Vittoria Wie, geht er wirklich? Kann er's? ja, er geht!
Er geht. Was will ich weinen? Alles führt
ein gütiges Geschick zu sanftem Ende,
und mir bleibt alles, denn der Eine geht,
aus dessen Mund der Blitz hätt' fallen können:
denn ihn hält eine Tänzerin am Faden,
und den Magnetberg, dran sein morsches Schiff
einmal die Nägel läßt und elend scheitert,
birgt jedes Haus, aus dessen offnen Fenstern
geschminkte Lippen auf die Straße lächeln.

(Sie setzt sich in einen Stuhl, schlägt die Hände vors Gesicht, weint. Nach einer Weile steht sie auf, geht auf und ab.)

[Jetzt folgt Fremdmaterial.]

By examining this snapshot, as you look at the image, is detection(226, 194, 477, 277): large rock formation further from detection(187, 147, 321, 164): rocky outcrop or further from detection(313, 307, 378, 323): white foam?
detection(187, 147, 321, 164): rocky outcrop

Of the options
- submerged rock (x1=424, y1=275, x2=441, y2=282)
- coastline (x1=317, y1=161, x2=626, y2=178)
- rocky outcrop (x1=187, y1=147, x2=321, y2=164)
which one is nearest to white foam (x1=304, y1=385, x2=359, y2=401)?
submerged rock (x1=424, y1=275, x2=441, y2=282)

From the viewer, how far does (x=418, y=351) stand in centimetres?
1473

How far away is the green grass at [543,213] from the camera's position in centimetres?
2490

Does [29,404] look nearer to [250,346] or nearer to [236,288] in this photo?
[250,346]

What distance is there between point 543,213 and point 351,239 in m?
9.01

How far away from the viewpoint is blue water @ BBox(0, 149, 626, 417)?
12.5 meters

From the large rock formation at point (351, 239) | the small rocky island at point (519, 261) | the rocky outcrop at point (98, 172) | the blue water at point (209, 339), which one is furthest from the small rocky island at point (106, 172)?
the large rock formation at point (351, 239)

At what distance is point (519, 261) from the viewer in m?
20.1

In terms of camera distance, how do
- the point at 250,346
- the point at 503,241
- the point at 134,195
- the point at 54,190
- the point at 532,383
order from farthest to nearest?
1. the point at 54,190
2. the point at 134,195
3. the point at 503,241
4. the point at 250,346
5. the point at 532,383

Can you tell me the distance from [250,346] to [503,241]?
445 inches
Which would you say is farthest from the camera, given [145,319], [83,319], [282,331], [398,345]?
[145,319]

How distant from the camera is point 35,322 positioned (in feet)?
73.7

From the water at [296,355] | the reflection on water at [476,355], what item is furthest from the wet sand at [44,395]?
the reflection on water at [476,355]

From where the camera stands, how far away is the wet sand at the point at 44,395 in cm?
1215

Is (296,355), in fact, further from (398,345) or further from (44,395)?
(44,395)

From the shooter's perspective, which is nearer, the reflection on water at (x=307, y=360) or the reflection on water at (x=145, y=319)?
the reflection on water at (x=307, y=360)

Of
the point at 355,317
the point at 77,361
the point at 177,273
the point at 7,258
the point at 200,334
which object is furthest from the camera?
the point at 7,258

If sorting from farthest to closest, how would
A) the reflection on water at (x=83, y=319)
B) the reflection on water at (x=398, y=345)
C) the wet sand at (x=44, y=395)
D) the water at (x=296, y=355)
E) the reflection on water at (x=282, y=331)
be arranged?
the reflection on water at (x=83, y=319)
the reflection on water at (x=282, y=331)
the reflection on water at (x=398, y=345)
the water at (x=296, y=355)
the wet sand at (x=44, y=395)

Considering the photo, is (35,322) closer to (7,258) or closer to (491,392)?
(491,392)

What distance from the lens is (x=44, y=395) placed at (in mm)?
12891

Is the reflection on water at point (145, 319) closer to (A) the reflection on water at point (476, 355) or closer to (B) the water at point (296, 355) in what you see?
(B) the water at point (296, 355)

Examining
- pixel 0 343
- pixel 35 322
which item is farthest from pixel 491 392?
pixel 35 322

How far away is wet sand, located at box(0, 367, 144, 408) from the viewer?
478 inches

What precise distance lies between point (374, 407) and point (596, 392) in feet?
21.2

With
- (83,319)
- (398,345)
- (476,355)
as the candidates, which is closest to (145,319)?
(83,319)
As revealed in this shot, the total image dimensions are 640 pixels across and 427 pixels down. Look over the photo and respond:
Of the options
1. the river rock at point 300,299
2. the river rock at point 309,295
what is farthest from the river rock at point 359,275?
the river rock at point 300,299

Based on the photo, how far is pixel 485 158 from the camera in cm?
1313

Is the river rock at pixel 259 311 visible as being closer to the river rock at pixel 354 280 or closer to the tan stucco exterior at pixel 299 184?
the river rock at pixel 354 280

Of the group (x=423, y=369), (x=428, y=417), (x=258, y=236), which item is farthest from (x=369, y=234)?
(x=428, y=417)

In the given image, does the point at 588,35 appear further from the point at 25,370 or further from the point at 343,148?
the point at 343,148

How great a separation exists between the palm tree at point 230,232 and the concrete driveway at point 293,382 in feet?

Er geht und dreht den Kopf nicht noch einmal,
das Haus zu sehn, in dem sein Kind zurückbleibt.
Mich dünkt, das wollt' ich doch, was jetzt geschah!
Wie, oder log ich auch mich selber an?
Wie leicht und lustig ging dies alles aus!
Hätt' ich ihn gestern abend nicht gesehn,
gelang mir heute niemals die Verstellung:
und wiederum, wär' etwas von dem Erz,
das in dem Namen »Vater« dröhnt und klingt,
in seines Wesens weichen Lehm gemischt,
so ging er heut nicht so von dieser Schwelle!
An welchem Spinnweb oder welcher Kette
von Eisen hängst du unser Schicksal auf,
Du droben?

(Sie stößt mit dem Fuß an eine Orange, die aus dem Korb des Alten gefallen ist, hebt sie auf und legt sie, ohne darauf zu achten, aufs Klavier.)

                  Wohl, ich seh', dies ist nun so.
Des Lebens Wasser rinnen einen Weg,
und der Musik erschuf – dann kommt ein Tag,
wo er sie nicht erkennt, und sich von ihr
wegwendet: also auch geschah es hier.
Bin ich nicht die Musik, die er erschuf,
ich und mein Kind? ist Feuer nicht in uns,
was Feuer einst in seiner Seele war?
Was gilt das Scheit, daran es sich entzündet:
die Flamme ist dem höchsten Gott verbündet!

(Sie geht mit leichtem Schritte zur Tür rechts vorne hinaus.
Die Bühne bleibt eine Weile leer. Dann kommt von rückwärts Cesarino, verlarvt. Er ruft.)

Cesarino Vittoria! Vittoria!

(Steht horchend in der Mitte der Bühne still, reißt die Larve vom Gesicht, horcht gespannter. Läuft an die Türe rechts, horcht und ruft mit bebender Stimme:)

Lorenzo, schnell! sie singt so wundervoll,
mir bleibt das Blut in allen Adern stehn!
Sie singt das große Lied der Ariadne,
das sie seit Jahren hat nicht singen woll'n!
die große Arie, wie sie auf dem Wagen
des Bacchus steht! o komm, Lorenzo, komm!